- Born: Owen James Sansom 21 April 1975 (age 51)
- Education: University of Nottingham
- Known for: Work on Wnt signalling in cancer
- Awards: FRSE; FMedSci;
- Scientific career
- Fields: Cancer
- Workplaces: CRUK Beatson Institute; Cardiff University;

= Owen Sansom =

British cancer researcher

Owen Sansom, FRSE., FMedSci is the Director of the Cancer Research UK Beatson Institute (formerly known as the Beatson Institute for Cancer Research). He is known for his work determining the molecular hallmarks of colorectal cancer (CRC), including demonstrating the roles of the tumour suppressor protein APC and the WNT signalling pathway, as well as the involvement of intestinal stem cells in tumourigenesis

==Education==
After obtaining a BSc in genetics from the University of Nottingham and an MRes in Biology from the University of Manchester, Owen went on to obtain a PhD from the University of Edinburgh.

==Career==
Owen was a postdoctoral fellow at Cardiff University investigating the role of the APC gene in Wnt signalling and cancer. In 2005, he became a Junior Group Leader at the Cancer Research UK Beatson Institute, and in 2011 he was appointed the Institute's Deputy Director. In 2016, the Institute's Director, Professor Karen Vousden moved to the Francis Crick Institute and became CRUK's chief scientist, and Owen acted as interim Director of the Beatson Institute until being appointed as the next Director in 2017. He also leads the CRUK Glasgow Centre, which aims to bring together scientists and clinicians to work together on cancer research, drug discovery and patient care.

==Research==
===The Phenotype of APC loss in vivo and key effector pathways===
Owen was the first person to acutely delete the APC gene in the murine intestine, a model that he then used to elucidate the key pathways that APC controls in vivo. Using this model system, Owen's group identified critical functional roles for genes such as MYC, RAC and MTOR.
Additionally, the use of this and other models has allowed Owen's group to identify potential chemoprevention strategies. For example, the group's work on aspirin showed that embryonic and perinatal exposure to aspirin suppresses neoplasia associated with the loss of Apc function.

===Neutrophils in colorectal and other cancers===
Owen's group showed that neutrophils are associated with the earliest stage of CRC, and using mouse models they showed that inhibition of the chemokine receptor CXCR2 could suppress both colitis and spontaneous cancer.
This was confirmed by the Dubois group in 2013.
Owen's group continued these studies into the pancreas to show that inhibition of CXCR2 suppresses metastasis in pancreatic cancer.
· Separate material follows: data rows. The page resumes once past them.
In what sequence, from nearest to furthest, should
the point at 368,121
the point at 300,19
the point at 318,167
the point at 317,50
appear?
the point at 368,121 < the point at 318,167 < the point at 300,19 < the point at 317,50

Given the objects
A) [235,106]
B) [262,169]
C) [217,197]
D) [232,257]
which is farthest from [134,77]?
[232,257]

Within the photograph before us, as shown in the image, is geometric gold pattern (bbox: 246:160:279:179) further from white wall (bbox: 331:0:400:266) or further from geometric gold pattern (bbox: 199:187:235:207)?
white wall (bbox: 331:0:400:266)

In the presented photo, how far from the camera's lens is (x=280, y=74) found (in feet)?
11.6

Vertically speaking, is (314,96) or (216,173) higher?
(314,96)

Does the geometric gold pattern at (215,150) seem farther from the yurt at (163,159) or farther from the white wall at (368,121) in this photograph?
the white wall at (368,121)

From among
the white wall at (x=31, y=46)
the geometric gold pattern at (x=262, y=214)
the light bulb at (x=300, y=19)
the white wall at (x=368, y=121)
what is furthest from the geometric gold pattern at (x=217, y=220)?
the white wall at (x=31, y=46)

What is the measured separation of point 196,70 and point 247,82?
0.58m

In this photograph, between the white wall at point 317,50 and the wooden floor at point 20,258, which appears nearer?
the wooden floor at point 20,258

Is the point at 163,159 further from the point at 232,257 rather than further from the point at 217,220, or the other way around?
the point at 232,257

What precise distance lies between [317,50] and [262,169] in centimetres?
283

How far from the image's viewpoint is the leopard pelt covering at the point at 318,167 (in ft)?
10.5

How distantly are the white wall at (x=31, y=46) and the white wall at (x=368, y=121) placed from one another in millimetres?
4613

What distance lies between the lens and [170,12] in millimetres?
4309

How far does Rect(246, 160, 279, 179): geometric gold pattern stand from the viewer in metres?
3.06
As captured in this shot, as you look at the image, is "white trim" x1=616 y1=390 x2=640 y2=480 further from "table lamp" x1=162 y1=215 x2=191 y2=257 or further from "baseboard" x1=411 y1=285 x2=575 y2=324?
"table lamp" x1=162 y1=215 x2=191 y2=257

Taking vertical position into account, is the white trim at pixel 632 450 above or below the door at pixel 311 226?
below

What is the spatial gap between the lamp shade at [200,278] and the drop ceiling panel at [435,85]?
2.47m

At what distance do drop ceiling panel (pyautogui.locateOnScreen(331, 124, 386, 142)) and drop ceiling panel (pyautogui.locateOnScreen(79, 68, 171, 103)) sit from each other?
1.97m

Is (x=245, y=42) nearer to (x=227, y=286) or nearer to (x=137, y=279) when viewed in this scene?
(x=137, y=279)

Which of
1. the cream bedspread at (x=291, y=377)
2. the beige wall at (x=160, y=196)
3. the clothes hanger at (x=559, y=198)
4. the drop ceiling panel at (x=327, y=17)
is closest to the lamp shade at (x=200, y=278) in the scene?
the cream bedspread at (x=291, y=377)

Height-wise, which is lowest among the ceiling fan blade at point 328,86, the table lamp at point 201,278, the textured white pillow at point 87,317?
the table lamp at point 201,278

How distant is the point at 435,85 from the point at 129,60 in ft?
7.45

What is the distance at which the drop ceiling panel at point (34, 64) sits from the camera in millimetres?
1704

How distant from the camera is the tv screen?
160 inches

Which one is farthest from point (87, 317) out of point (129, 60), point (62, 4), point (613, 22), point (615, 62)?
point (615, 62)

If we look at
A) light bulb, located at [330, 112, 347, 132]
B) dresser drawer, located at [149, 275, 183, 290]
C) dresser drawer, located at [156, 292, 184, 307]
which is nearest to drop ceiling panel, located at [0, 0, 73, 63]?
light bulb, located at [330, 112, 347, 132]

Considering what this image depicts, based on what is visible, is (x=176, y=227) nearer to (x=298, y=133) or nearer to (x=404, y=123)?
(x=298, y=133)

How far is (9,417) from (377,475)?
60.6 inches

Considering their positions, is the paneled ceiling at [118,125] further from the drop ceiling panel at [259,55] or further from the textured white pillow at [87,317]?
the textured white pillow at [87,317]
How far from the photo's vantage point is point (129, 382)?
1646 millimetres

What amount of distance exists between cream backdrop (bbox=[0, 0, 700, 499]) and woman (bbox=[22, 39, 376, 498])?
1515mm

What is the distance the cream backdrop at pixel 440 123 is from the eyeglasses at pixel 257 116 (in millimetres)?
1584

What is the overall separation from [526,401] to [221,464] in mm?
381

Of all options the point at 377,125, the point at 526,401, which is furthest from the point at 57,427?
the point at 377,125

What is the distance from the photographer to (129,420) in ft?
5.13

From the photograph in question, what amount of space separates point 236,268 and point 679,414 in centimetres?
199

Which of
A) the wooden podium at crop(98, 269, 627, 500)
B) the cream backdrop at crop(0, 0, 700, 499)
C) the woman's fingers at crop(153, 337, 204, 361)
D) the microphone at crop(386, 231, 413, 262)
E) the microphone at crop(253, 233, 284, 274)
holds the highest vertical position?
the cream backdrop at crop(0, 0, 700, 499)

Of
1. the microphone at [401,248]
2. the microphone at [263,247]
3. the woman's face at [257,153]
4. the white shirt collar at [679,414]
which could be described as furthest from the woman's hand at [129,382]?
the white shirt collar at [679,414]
===The cell of origin of colorectal cancer===
In collaboration with Hans Clevers's laboratory, Owen's group showed that Lgr5-positive cells are an efficient cell of tumourigenesis. Within the same study, they also showed that non-stem cells lacking APC could form lesions but would rarely progress. Following on from these studies, the group worked with Florian Greten's laboratory to show that additional mutations can cause an expansion in the cell of origin.
This work built upon work in Owen's laboratory on understanding the cooperation of APC with mutations in other genes such as KRAS and PTEN.

===Key regulators of metastasis===
Owen's group has developed models of metastatic disease and identified critical components of the metastatic pathway, which has led to the design of trials specifically aimed at targeting metastatic disease in pancreatic cancer, e.g. Dasatanib in resectable pancreatic cancer patients. The group also provided definitive functional information on the role of mutant p53 in metastasis and mechanisms behind the process: integrin recycling, LOX, RHO
The group also identified critical roles for RAC and its GEFs in melanoma migration and metastasis.

==Awards and honours==
In 2007, Owen won the Young Scientist Frank Rose Award in recognition of his contributions to translational cancer research and in 2012 he was awarded the CRUK Future Leaders in Cancer Research Prize for his contributions to cancer research. He was also elected a Fellow of the Royal Society of Edinburgh in 2012 and a Fellow of the Academy of Medical Sciences in 2017.